◆ WHAT TO WORK ON ◆
1. From the article on Europe's stalled bond market, copy everything from "Borrowers’ caution comes" down to "losing about 23%." word for word.
2. Condense the paragraph of the article on Europe's stalled bond market that begins "Monday marked 40 blank-slate days" into a short bulleted list that keeps its main facts.
3. Write the next few paragraphs of the article on Europe's stalled bond market, picking up after its final sentence.

◆ EXCERPTED PASSAGE ◆
=-=-=-=-=

(Bloomberg) -- Europe’s major funding market just hit the unwanted milestone of 40 no-deal days this year, setting the scene for a reckoning as borrowers struggle to raise debt in volatile markets while their costs continue to rise.

Monday marked 40 blank-slate days in Europe’s entire public bond market -- a number that far exceeds the prior record of 31 days during the whole of 2018, according to data compiled by Bloomberg going back to 2014. The tally has soared in recent weeks, with 12 no-deal days since the start of August amid a renewed stock-market selloff, hawkish messaging from central banks and Europe’s escalating energy crisis. That number is set to rise further when earnings blackouts and the seasonal Christmas shutdown hit.

Coupled with borrowing costs at the highest in two-and-a-half years, the rising number of no-deal days is bad news for firms that need to raise debt, in what’s already the worst year on record for issuance from non-financial companies, according to Bloomberg data. Global volatility has pushed the cost to borrow in euros to well above double where it was at the start of the year, making it ever-tougher for those who need to refinance existing debt, or raise fresh funds, to pick the right time to do a deal.

“In previous downturns, the all-in rate to fund was relatively behaved and would have made investment decisions still viable under a moderate growth rate,” said Shanawaz Bhimji, a fixed-income analyst at ABN Amro Bank NV. However, the rising cost of debt is such that it’s a struggle “to make investments work, especially as growth is pretty much out of the question.”

Borrowers’ caution comes amid fears that central banks’ policy tightening will tip the world’s economy into recession and hit corporate profits. And the backdrop of soaring inflation means that bonds and stocks have fallen in tandem this year, with Europe’s benchmark Stoxx 600 Index down about 18% and the S&P 500 losing about 23%.

With so many risks to consider -- from inflation data to war in Ukraine and UK political developments -- prospective issuers and the banks arranging their deals may be struggling to pick a good moment to do deals, and are often seeking to avoid days with planned economic data releases, central bank meetings and announcements that could sour the mood.

=-=-=-=-=

◆ INFORMATION SUPPLIED ◆
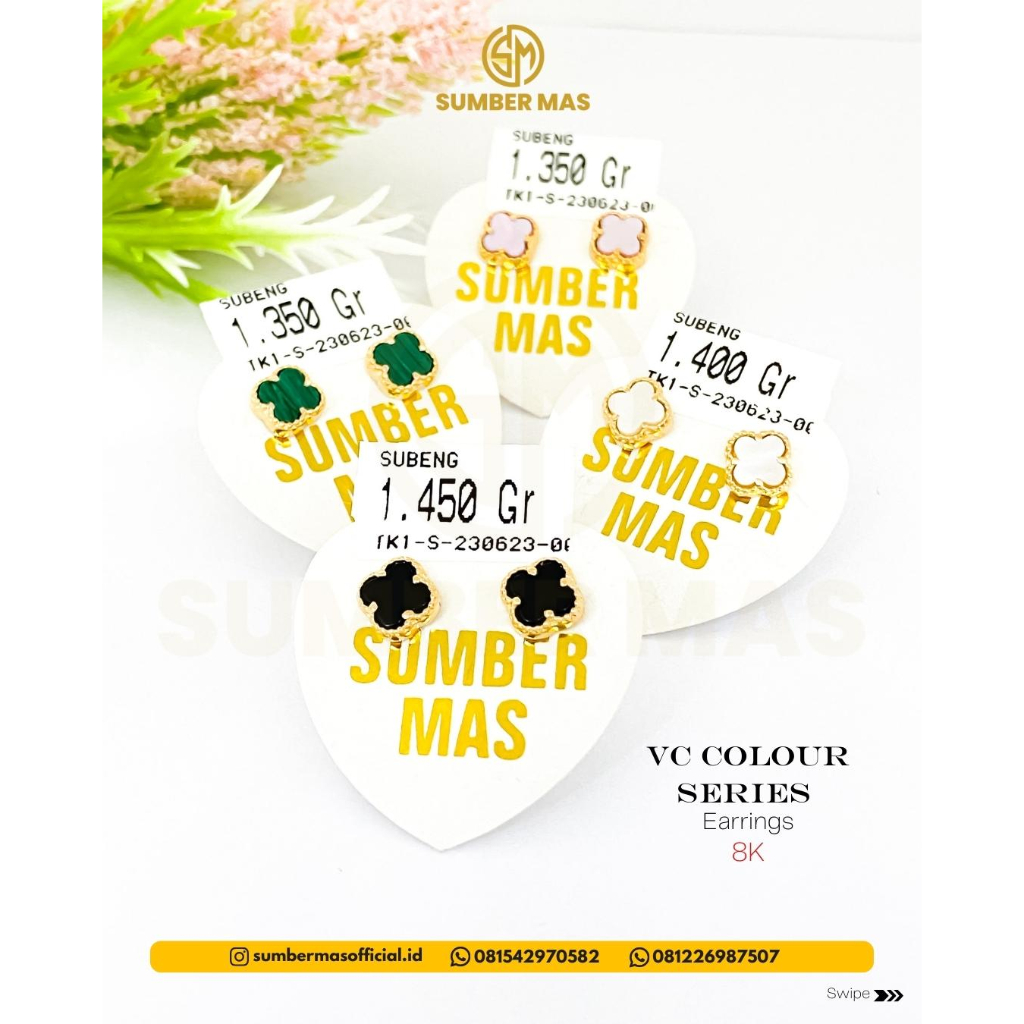 ANTING / SUBENG VC COLOUR SERIES FASHION 8K - SUMBER MAS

=-=-=-=-=

◆ ANSWERS ◆
1.
Borrowers’ caution comes amid fears that central banks’ policy tightening will tip the world’s economy into recession and hit corporate profits. And the backdrop of soaring inflation means that bonds and stocks have fallen in tandem this year, with Europe’s benchmark Stoxx 600 Index down about 18% and the S&P 500 losing about 23%.

2.
- On Monday, Europe's public bond market reached 40 days this year with no deals.
- That far exceeds the previous record of 31 such days in all of 2018, based on Bloomberg data going back to 2014.
- Twelve of those days have come since the start of August. The causes were a renewed stock-market selloff, hawkish messaging from central banks and Europe's escalating energy crisis.
- The count is expected to rise further once earnings blackouts and the Christmas shutdown arrive.

3.
The high number of no-deal days has pushed Europe’s marketwide debt sales about 19% behind the same stage of 2021, with the usually-busy month of September proving underwhelming this year. Marketwide sales in Europe reached just over €150 billion ($148 billion) last month -- well below the more than €200 billion euros sold last September, Bloomberg data show.

“We don’t expect to be in an environment any time soon where corporate yields come down or primary conditions are materially better,” said Matthew Bailey, a credit strategist at JPMorgan Chase & Co. “This environment is here to stay.”

Elsewhere in credit markets:

EMEA

Sales in Europe’s primary market picked up on Tuesday with the European Financial Stability Facility, Smith & Nephew Plc and Energias de Portugal SA among eight issuers raising at least €7b, amid more stable market conditions as investors wager central banks may slow the pace of monetary tightening.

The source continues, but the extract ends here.